Le monde du travail est appelé à changer puisque le phénomène du télétravail n’est pas près de s’essouffler. Dans un sondage mené par la firme VMWare Canada en juin 2020, 62 % des Québécois affirment souhaiter dans l’avenir travailler plus souvent de la maison et seulement 8 % des répondants disent vouloir travailler uniquement à l’établissement de l’employeur. D’ailleurs Éric Lallier, avocat associé chez Norton Rose Fulbright, n’hésite pas à qualifier la tendance comme étant le « nouveau paradigme du télétravail ». La COVID-19 aura été un accélérateur certes, mais pas la cause de cet engouement. La conciliation travail-famille et le désir d’une plus grande autonomie au travail sont des considérations importantes pour la nouvelle génération de travailleur et le télétravail est probablement la solution à ces préoccupations.

La communication doit être au cœur de l’embauche

« Ce que nous venons de vivre est particulier et exceptionnel. Puisqu’il n’y a eu aucune réorganisation au niveau des contrats de travail. Plusieurs personnes sont parties en télétravail sans renégocier leurs conditions.
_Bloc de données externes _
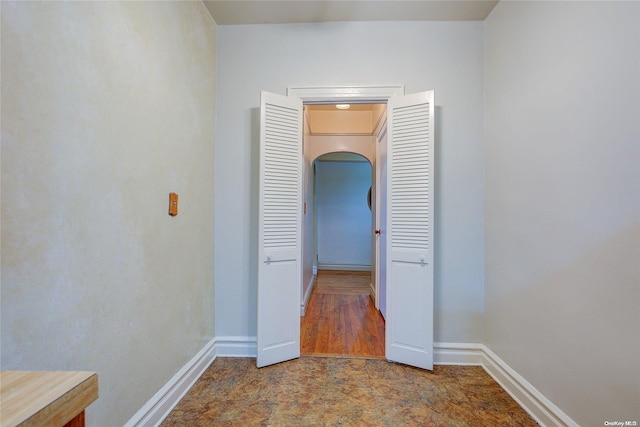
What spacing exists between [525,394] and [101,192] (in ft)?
8.21

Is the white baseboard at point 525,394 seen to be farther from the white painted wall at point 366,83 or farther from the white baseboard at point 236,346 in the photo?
the white baseboard at point 236,346

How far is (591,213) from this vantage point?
4.08 feet

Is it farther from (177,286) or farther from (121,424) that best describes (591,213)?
(121,424)

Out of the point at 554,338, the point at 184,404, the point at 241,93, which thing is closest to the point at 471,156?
the point at 554,338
Normalement, lorsque le lieu d’embauche change ou qu’il y a une modification sur la manière d’effectuer le travail, il faut revoir l’entente entre l’employé et l’employeur », explique Me Gagnon.

À l’avenir, la communication sera donc au cœur du processus d’embauche puisque le gestionnaire devra bien définir sa vision et ce qu’il entend par travail à distance. D’ailleurs, le CPQ travaille présentement à l’élaboration d’une feuille de route comportant tous les points et toutes les modalités qui devraient se retrouver dans un contrat de télétravail.

Les enjeux

Dans une relation de travail à distance, il y a deux grands éléments à prendre en compte : le lieu et la surveillance. L’emplacement où les tâches seront effectuées doit être spécifiquement identifié. Selon l’article 51 de la Loi sur la santé et la sécurité du travail, l’employeur doit prendre les mesures nécessaires pour protéger la santé et l’intégrité du travailleur. Cela signifie qu’autant à la maison qu’au bureau, l’employé doit jouir, entre autres, d’un espace ergonomique pour sa posture. « Lors de la pandémie, quelques employeurs ont demandé à leurs travailleurs de venir chercher leur chaise de bureau pour les ramener à la maison. » La vision du salarié travaillant dans un café le matin et ensuite à sa maison de campagne l’après-midi ne colle donc pas avec la réalité. « Tout est une question de sécurité et d’indemnisation si quelqu’un se blesse lors des heures de travail. L’employeur doit s’assurer que le travailleur réalise ses tâches sans risque pour sa santé ».

Pour ce qui est de la surveillance, il doit être facile pour le gestionnaire de s’assurer que l’employé effectue ses heures, mais aussi qu’il travaille dans les périodes prescrites. Au-delà de la relation de confiance, il est essentiel pour un chargé de projet de connaitre l’horaire et le travail de chaque membre de son équipe. « Lors des heures de travail, l’employeur peut exiger l’installation de logiciel de surveillance sur les ordinateurs. Toutefois, cette disposition doit être mentionnée dans le contrat de travail au moment de l’embauche et elle ne doit pas être abusive. » En définissant bien les heures de travail, le lieu ainsi que les méthodes et les canaux de communications, l’employeur et l’employé s’assurent d’instaurer une bonne relation de travail tout en évitant d’empiéter sur des principes comme le Droit à la déconnexion et le Droit à la vie privée.